Mette le cose in chiaro fin dal prologo, Spike Lee con il suo Chi-Raq: una cartina stilizzata degli Stati Uniti d’America con tante miniature di armi giustapposte, a sostituire la riproduzione in scala dei singoli Stati e dei confini che li separano. Accanto a tale immagine dal provocatorio impatto, ecco entrare subito in campo il flow del brano Pray 4 My City di Nick Cannon, i cui versi eloquenti e sferzanti («And y'all mad cause I don't call it Chicago, but I don't live in no fuckin' Chicago, boy I live in Chi-Raq») spiegano cosa voglia dire, nell’America del 2015, essere afroamericani e vivere nelle pieghe vulnerabili di un tessuto urbano e nazionale che, con il tempo, ha interiorizzato sempre di più il proprio razzismo congenito e ampiamente sedimentato, inestirpabile anche in tempi di retorica black e negli anni del primo presidente di colore alla Casa Bianca.

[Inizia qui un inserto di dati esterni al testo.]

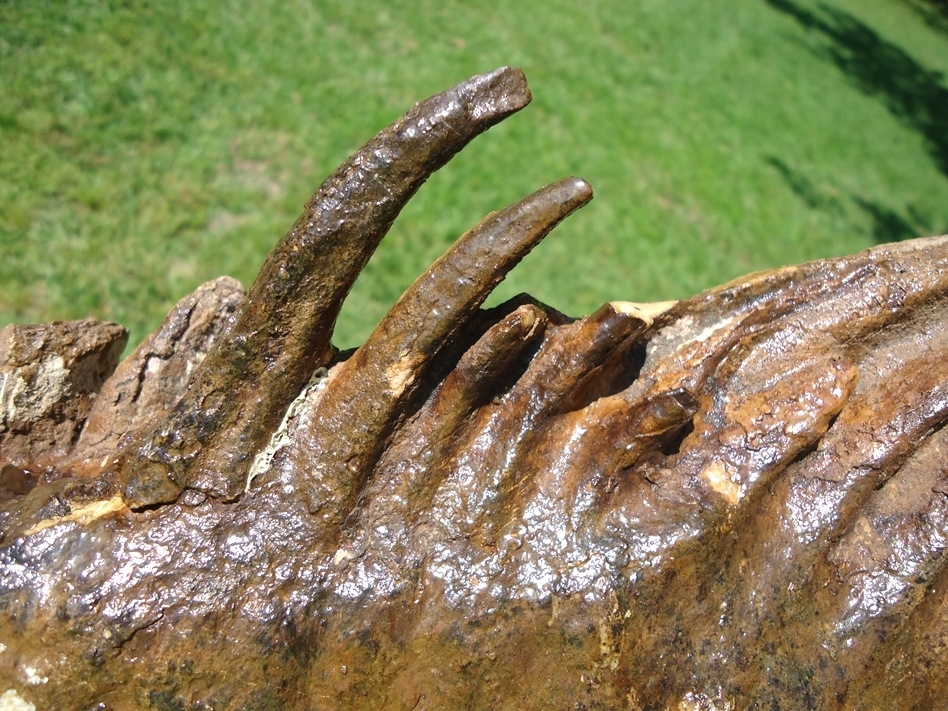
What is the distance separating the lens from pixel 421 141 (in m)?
1.37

10. BLACKKKLANSMAN (2018) - Il montaggio alternato del prefinale

Colorado, anni Settanta. L'agente di polizia Ron Stallworth (John David Washington) ha l'idea di infiltrarsi nel Ku Klux Klan locale. In quanto afroamericano, però, potrà condurre l'operazione solamente al telefono, mentre per le azioni concrete avrà bisogno di un collega bianco intenzionato a sostituirlo (Adam Driver). Sviluppando un intreccio elementare e sbrigativo, ciò che più sembra mancare all'appello è una componente comica degna di nota capace di sposare a dovere la pista poliziesca. Anche l'omaggio alla cultura pop e all'immaginario audiovisivo del decennio in cui il film è ambientato risultano un po' sterili e grossolani, proprio perché al regista di Atlanta sembra interessare esclusivamente il versante "politico", messo in scena attraverso alcune scelte di grande impatto che però sono in parte vanificate da momenti troppo enfatici. Ad ogni modo il montaggio alternato del prefinale, visibile qui sotto e in cui dal Ku Klux Klan di finzione si passa poi a un joint diviso tra Donald Trump e l'uso di filmati di repertorio (fino a rovesciare la bandiera americana, e farne obbligatoriamente una questione di bianco e di nero), è sicuramente un gran momento di cinema.